— start of DATASET RECORDS —
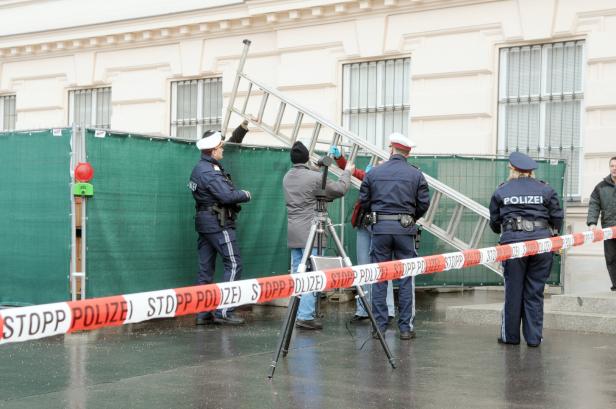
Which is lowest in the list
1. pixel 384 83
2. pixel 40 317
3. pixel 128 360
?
pixel 128 360

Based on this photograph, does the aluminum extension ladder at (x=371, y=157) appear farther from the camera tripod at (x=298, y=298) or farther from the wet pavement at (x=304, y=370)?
the camera tripod at (x=298, y=298)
— end of DATASET RECORDS —
Reproduce all of the lines above verbatim, omitting the pictures.

Which is lowest in the list
1. pixel 384 83
2. pixel 40 317
3. pixel 128 360
?
pixel 128 360

Based on this photograph, does the aluminum extension ladder at (x=371, y=157) appear farther from the camera tripod at (x=298, y=298) or farther from the wet pavement at (x=304, y=370)?
the camera tripod at (x=298, y=298)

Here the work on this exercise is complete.